Bırakın tarikatlar meşrulaşsın
DİYANET, cemaat ve tarikat liderlerini davet edecekmiş. Nakşi'sinden Kadiri'sine, Nurcusundan Süleymancısına bir liste çağrılacak.Diyanet’in şemsiyesi altında toplanacaklar, cemaat ve tarikatların şeffaflaşma...
DİYANET, cemaat ve tarikat liderlerini davet edecekmiş. Nakşi'sinden Kadiri'sine, Nurcusundan Süleymancısına bir liste çağrılacak.
Diyanet’in şemsiyesi altında toplanacaklar, cemaat ve tarikatların şeffaflaşma sorunlarını yüz yüze masaya yatıracaklar.
Devlet işleriyle cemaatlerin din, iman hizmetlerinin arasına nasıl bir çizgi çekileceğini tartışacak, belki ortak bir deklarasyona bağlayacaklar.

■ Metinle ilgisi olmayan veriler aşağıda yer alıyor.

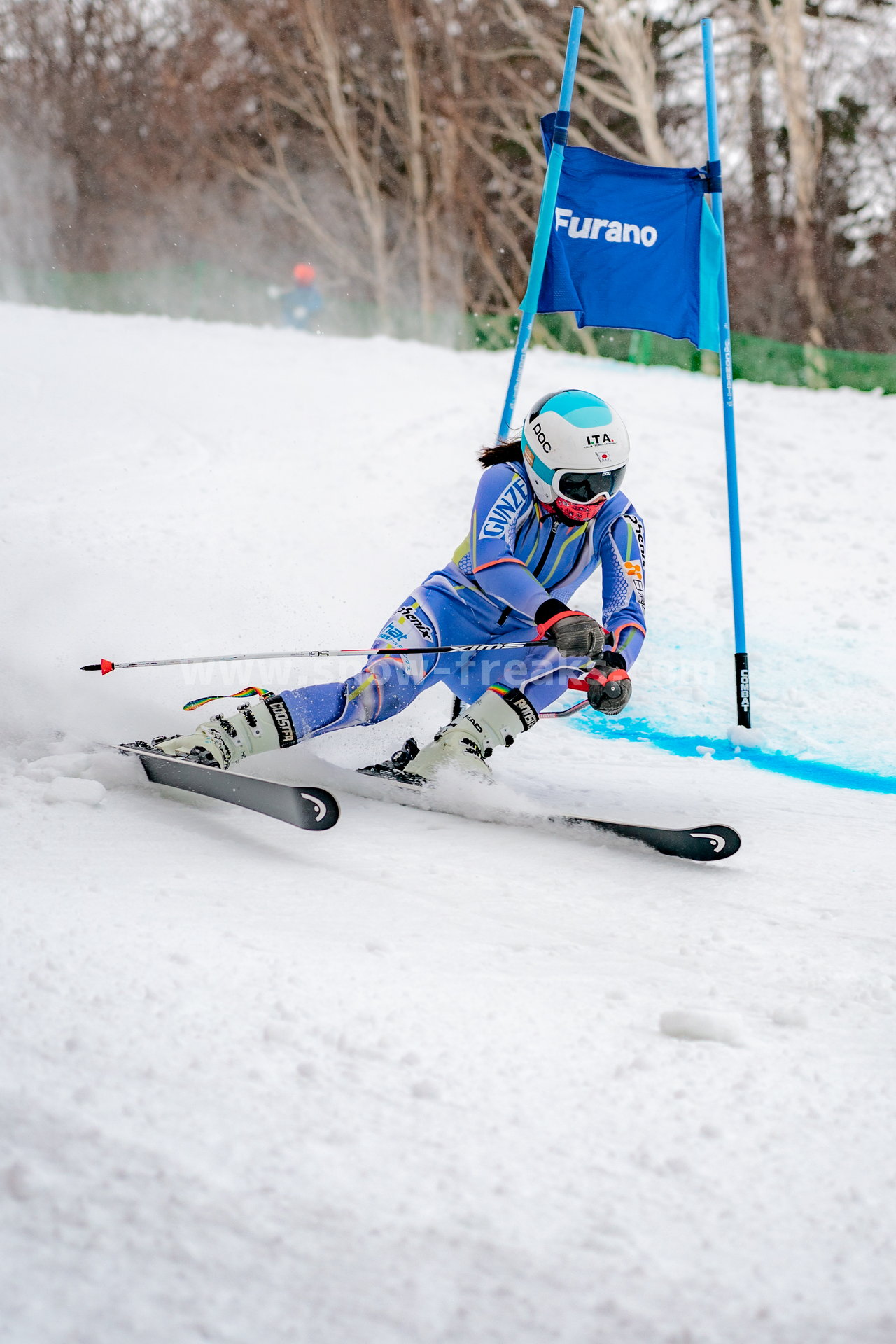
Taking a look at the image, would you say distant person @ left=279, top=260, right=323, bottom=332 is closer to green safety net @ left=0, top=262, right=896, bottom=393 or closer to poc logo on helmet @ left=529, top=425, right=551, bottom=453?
green safety net @ left=0, top=262, right=896, bottom=393

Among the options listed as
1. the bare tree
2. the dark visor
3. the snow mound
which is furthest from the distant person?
the snow mound

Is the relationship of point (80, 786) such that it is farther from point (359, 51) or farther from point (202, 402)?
point (359, 51)

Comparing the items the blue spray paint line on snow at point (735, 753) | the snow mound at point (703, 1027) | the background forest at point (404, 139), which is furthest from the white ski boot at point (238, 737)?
the background forest at point (404, 139)

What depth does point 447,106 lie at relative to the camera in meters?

Fakat buna sevineceğine rahatsız olanlar var.
Vay sen misin devlet nezdinde tarikatları meşrulaştıran diye, bir kesim telaş edip Diyanet’e diş gıcırdatıyor.
***
Diyanet mi icat etti bu yapıları, hayır.
Cemaatler hayatımızın bir gerçeği mi, gerçeği.
Tarikatlar bir sosyal olgu mu, olgu.
Şeyhlik yok demekle yok oluyor mu, olmuyor.
Kaybolsunlar deyince ortadan kayboluyorlar mı, kaybolmuyorlar.
Tekke ve zaviyeler kanunla yasaklanınca tekke ve zaviyelerin kökü kurudu mu, kurumadı.
***
Öyleyse Diyanet’in yaptığı iyidir.
Yeraltına itilmektense bırakın cemaat ve tarikatlar yerüstünde faaliyet göstersin.
Denetim dışı kalmalarındansa bırakın devletin merceği altına girsinler.
Karanlıkta kalmaktansa bırakın şeffaflaşsınlar.
Yasaklı olmaktansa bırakın yasal statü kazanmaya zorlansınlar.
Devlet tarafından dışlanmaktansa bırakın tanınsınlar, muhatap alınsınlar, denetlensinler çok daha iyidir.